Il saisit un chien par les oreilles…

A. Gt.
« Il saisit un chien par les oreilles, celui qui, en passant, s’emporte pour une dispute qui n’est pas la sienne »
(Prov. 26, 17)

Chacun de nous s’est plus d’une fois mal trouvé de s’être étourdiment occupé de querelles où il n’avait rien à faire : on saisit un chien par les oreilles et l’on est cruellement mordu. Mais la portée de ce conseil de sage prudence dépasse, comme dans tous les Proverbes, les menus faits de la vie quotidienne. Il y a là un principe simple, mais important, qui doit dicter notre attitude à l’égard des conflits qui embrasent un monde caractérisé aujourd’hui comme jadis par la violence. Nos cœurs sont disposés à « s’emporter » pour eux, qu’ils s’agisse de querelles locales, nationales ou internationales, comme si nous étions de ce monde. Or, nous y sommes en passant, ne l’oublions pas. « Notre Seigneur Jésus Christ s’est donné lui-même pour nos péchés, en sorte qu’il nous retirât du présent siècle mauvais » (Gal. 1, 4). Nous nous y trouvons maintenant en étrangers et en forains : notre patrie est ailleurs, et nos vrais biens sont ailleurs, dès l’instant où nous sommes enfants de Dieu. « Notre bourgeoisie (droit de cité) est dans les cieux » [Phil. 3, 20].

Jamais peut-être les chrétiens n’ont été plus incités à épouser une cause terrestre. Peuples et sociétés se heurtent, les bases mêmes de la civilisation sont en jeu ; dans le choc des idéologies comme des intérêts, parmi les propagandes ardemment menées de tous côtés par tous les moyens, on se trouve tiraillé entre courants puissants. Suivant son âge, son tempérament, l’éducation qu’on a reçue, le milieu où l’on vit, les influences qu’on subit, on incline d’un côté ou d’un autre. Des dissemblances d’opinion, qui feraient vite éclore des disputes, surgissent entre chrétiens sincères ; des conversations passionnées s’échangent au sein des familles, quand ce n’est pas au seuil des réunions. Et c’est ainsi que, imprudemment, on s’emporte, en passant, pour une dispute qui n’est pas la nôtre.
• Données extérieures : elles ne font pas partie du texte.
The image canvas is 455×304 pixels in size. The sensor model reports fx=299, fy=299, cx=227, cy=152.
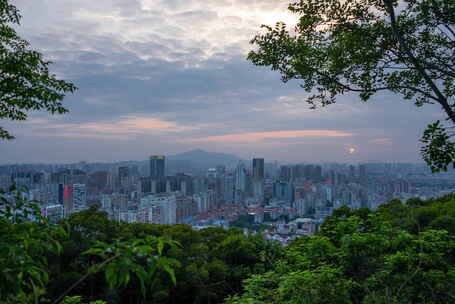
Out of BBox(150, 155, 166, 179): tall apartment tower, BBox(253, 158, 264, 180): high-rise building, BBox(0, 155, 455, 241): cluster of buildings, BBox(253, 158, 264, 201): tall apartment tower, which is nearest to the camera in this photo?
BBox(0, 155, 455, 241): cluster of buildings

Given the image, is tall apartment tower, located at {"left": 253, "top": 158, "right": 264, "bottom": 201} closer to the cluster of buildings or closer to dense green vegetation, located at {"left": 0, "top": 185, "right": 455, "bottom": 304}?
the cluster of buildings

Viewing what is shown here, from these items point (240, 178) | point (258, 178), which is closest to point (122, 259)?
point (240, 178)

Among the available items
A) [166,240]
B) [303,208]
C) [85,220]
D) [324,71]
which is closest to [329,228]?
[324,71]

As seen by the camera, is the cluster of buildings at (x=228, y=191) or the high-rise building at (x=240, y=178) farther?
the high-rise building at (x=240, y=178)

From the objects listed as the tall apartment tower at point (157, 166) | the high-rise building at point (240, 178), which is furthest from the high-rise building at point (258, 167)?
the tall apartment tower at point (157, 166)

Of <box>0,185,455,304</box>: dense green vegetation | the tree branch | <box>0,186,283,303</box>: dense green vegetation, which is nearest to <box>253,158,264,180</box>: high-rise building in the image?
<box>0,185,455,304</box>: dense green vegetation

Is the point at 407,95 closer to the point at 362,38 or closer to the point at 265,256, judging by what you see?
the point at 362,38

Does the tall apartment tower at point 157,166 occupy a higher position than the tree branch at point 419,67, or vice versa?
the tree branch at point 419,67

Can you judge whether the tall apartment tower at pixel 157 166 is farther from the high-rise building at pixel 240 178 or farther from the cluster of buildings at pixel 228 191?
the high-rise building at pixel 240 178
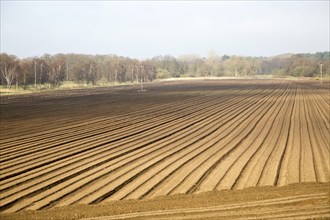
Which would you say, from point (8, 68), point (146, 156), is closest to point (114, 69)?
point (8, 68)

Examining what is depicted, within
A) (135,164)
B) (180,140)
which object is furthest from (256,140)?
(135,164)

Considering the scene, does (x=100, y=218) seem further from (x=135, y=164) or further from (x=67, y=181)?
(x=135, y=164)

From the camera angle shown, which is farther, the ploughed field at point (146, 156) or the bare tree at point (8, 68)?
the bare tree at point (8, 68)

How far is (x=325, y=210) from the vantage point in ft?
19.9

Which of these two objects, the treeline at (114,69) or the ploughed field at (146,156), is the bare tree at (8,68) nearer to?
the treeline at (114,69)

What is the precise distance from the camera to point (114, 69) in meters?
99.1

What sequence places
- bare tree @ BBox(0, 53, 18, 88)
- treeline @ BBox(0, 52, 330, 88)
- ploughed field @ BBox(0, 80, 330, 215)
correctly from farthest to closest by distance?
1. treeline @ BBox(0, 52, 330, 88)
2. bare tree @ BBox(0, 53, 18, 88)
3. ploughed field @ BBox(0, 80, 330, 215)

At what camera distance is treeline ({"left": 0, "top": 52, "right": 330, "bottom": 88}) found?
64.3 meters

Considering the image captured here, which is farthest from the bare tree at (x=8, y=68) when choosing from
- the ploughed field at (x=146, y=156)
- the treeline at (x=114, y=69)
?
the ploughed field at (x=146, y=156)

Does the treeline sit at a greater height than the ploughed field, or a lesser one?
greater

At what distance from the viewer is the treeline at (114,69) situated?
211 ft

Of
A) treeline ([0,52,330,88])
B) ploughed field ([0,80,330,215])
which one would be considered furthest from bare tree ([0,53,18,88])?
ploughed field ([0,80,330,215])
« Notre lutte n’est pas contre le sang et la chair » (Éph. 6, 12). Notre Maître, divin modèle, a-t-Il jamais pris parti dans les conflits qui opposaient hérodiens, sadducéens, pharisiens et autres sectes religieuses ou nationales ? Il les jugeait tous par Sa seule présence et par Ses paroles. S’est-Il dressé contre l’oppresseur romain ? N’a-t-Il pas dit au contraire : « Rendez à César ce qui est à César » [Matt. 22, 21] ?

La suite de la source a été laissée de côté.